Start the process of renewing the CA certificate
To continue with this operation, confirm the restart of the services. Next, you will be prompted to regenerate the signing key. In most cases, you will not generate a new key pair.
Generating a new signing key is only necessary in a few scenarios e.g. when it has been compromised
After renewing the certificates, you can check the new root certificate in the certificate store and verify that you now see SHA256 for the signature algorithm and hash algorithm.
Verify that the new root certificate hash is now SHA256
To finalize, Active Directory CS needs to be restarted.

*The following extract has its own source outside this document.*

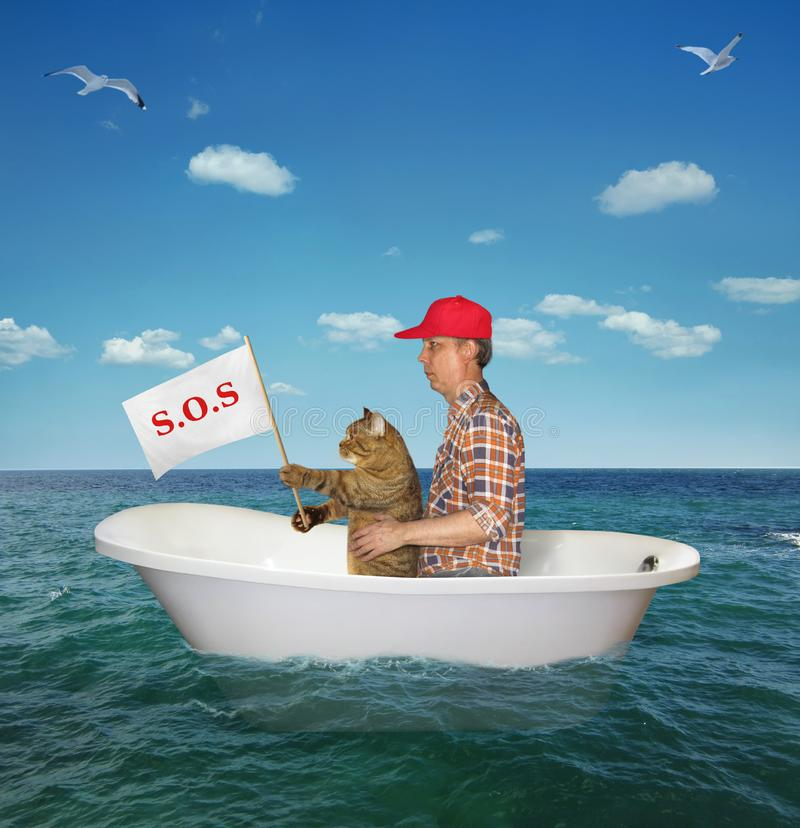 Man with his cat drift on the sea. The man in a red cap with his cat are drifting in a bathtub on the sea after a shipwreck. The cat holds a sign that says sos stock image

Start CS and verify the settings
After importing the registry keys, we are in a position to start AD CS. Ping the service, and verify the provider and hash algorithm. Note the following commands:
Start-service certsvc Certutil -ping Certutil -getreg ca\csp\Provider Certutil -getreg ca\csp\CNGHashAlgorithm
As shown below, we now see both the provider and the hash algorithm reflecting the Microsoft Software KSP and SHA256.
Subscribe to 4sysops newsletter!
Verify all settings after the migration of the CA to SHA 1 and KSP
As shown, the process is tedious but straightforward to migrate from the legacy Microsoft Software CSP and SHA-1 to the newer Microsoft Software KSP and SHA256. However, this is a worthwhile endeavor, as it helps to strengthen the internal PKI infrastructure and cybersecurity posture of internal certificate services hosted by AD CS.